The German economy may not be tanking, but it is beginning to shudder. Two weeks ago, the German Chamber of Commerce and Industry (DIHK) declared that the economy was ‘losing ground’. These remarks came with the release of the organisation’s latest DIHK Economic Survey, which surveyed 25,000 companies within Germany.
According to the survey, just over a quarter (26 per cent) of companies rate their business situation as ‘good’, down two percentage points since the early summer. Nearly as many again rate it as ‘bad’ – itself a two-percentage-point increase.
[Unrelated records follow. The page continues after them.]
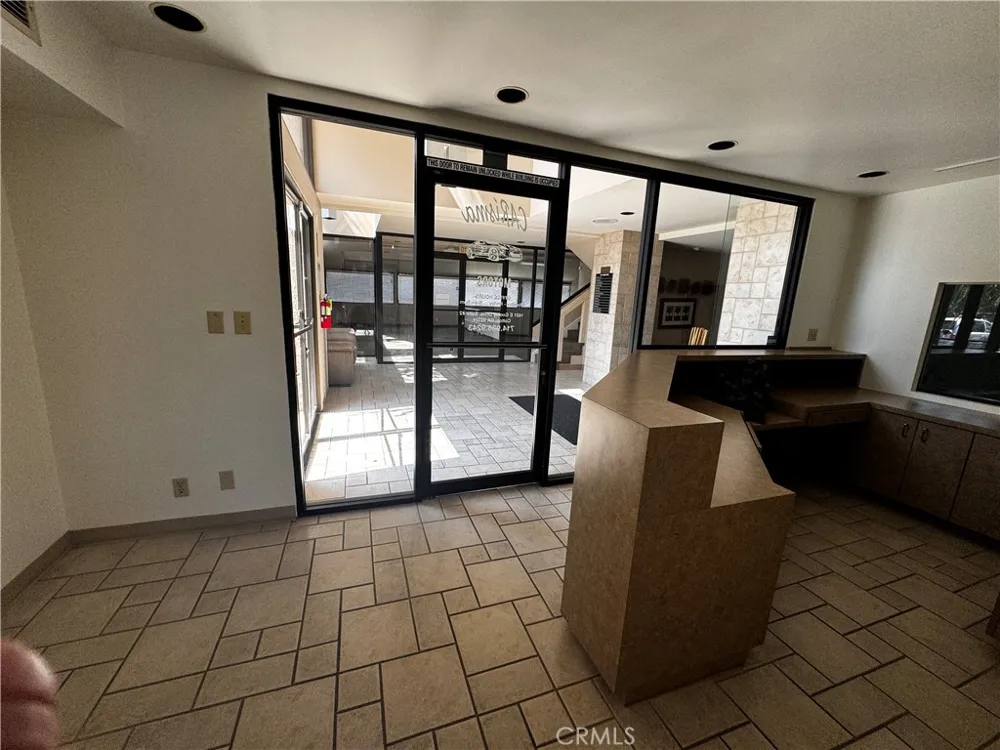 1421 E Cooley Drive #15 Colton, CA 92324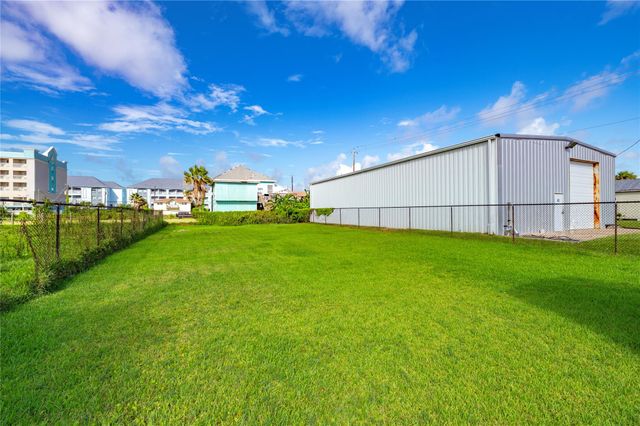 3619 Yale Street, Galveston, TX 77554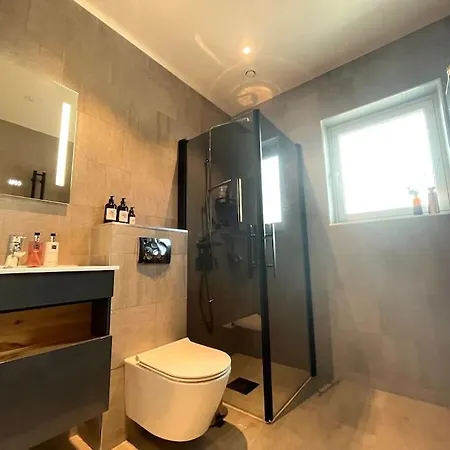 Villa Luxury With Jacuzzi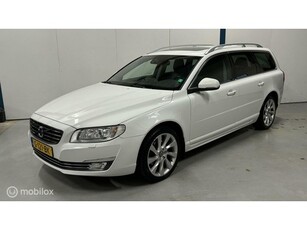 Volvo V70 2.0 T4 Inscription SCHUIFDAK / HARMAN KARDON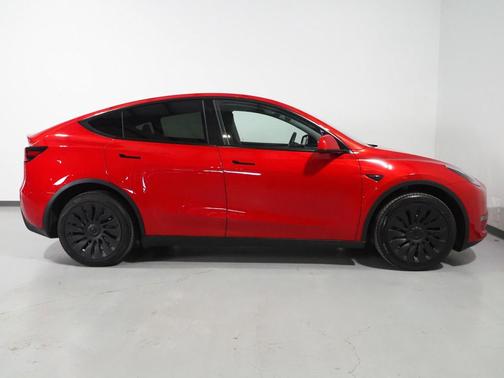 2023 Tesla Model Y *AUTOPILOT, NAVIGATION, SAFETY ALERTS, ADAPTIVE CRUISE, SURROUND VIEW CAMERAS, PANORAMA GLASS ROOF, HEATED SEATS/STEERING WHEEL, WIRELESS CHARGING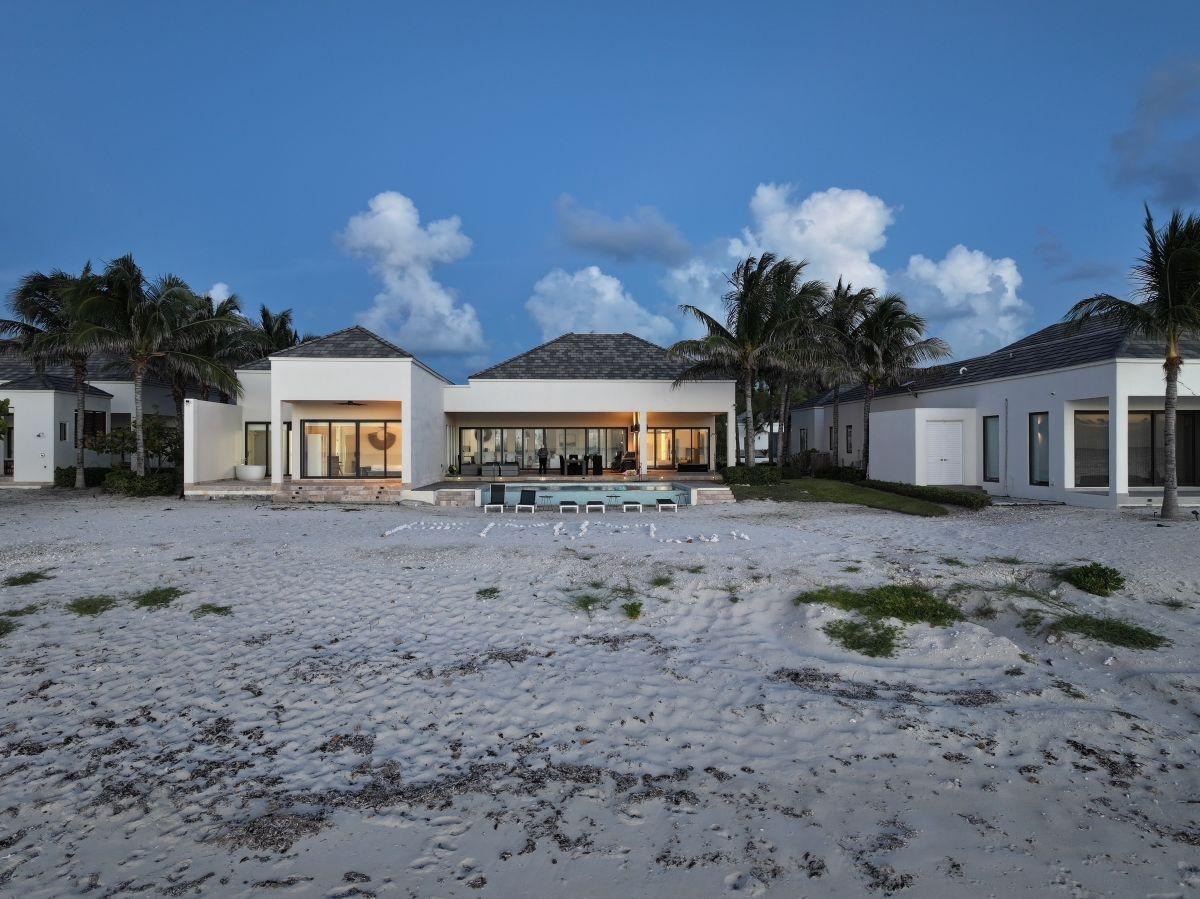 2404 ROCKWELL ISLAND Unit: 2404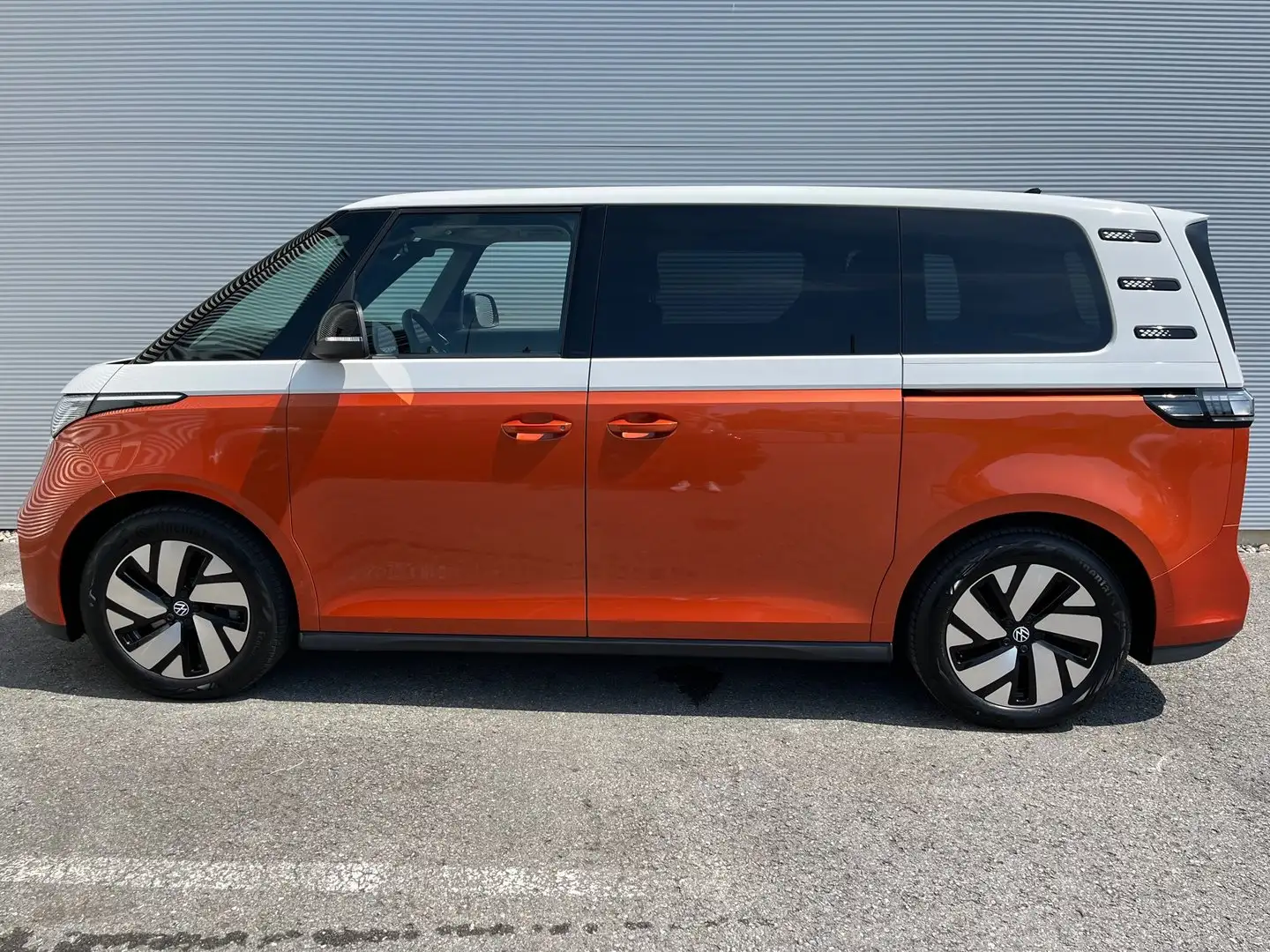 Volkswagen ID. Buzz VW ID. Buzz Pro 150 kW Portocaliu - 2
DIHK chief executive Martin Wansleben said: "[In] some cases, feedback from companies raises concerns that things could get worse. For 2024, we're lowering our forecast to at best ‘zero growth'. For the coming year, we only expect zero growth as well. This would be the third consecutive year without real GDP growth!"
While Scholz’s government lurches and tries to save itself – it’s currently talking with the CDU leader, Friedrich Merz, about a coalition – it is not dealing with the current economic uncertainty and worry, nor the future economic uncertainty and worry that it is heading towards.
As I wrote in a recent post for European Pensions: “Germany’s pension scheme has been troubled for some time. Based on three pillars — statutory pension insurance, occupational pension schemes, and private plans—the country has a rapidly ageing population, with the proportion of the population over the age of 65 slated to increase from 21% to 29% by the end of the decade. The Federal Statistical Office put that proportion at 15% in 1991.”
The problem is that Lindner’s departure and the ability to find a way forward has created a void for future reforms, including pension reform, past a time when they have desperately been needed. Just this week, it was announced that the first-pillar reform package is essentially dead in the water after losing FDP support.
So, there is a void. And if that void cannot be filled soon with reasonable voices advocating reasonable reforms and plans, it will soon be filled with the shouting of others – parties such as the far-right AfD or the hard-to-fathom Sahra Wagenknecht Alliance.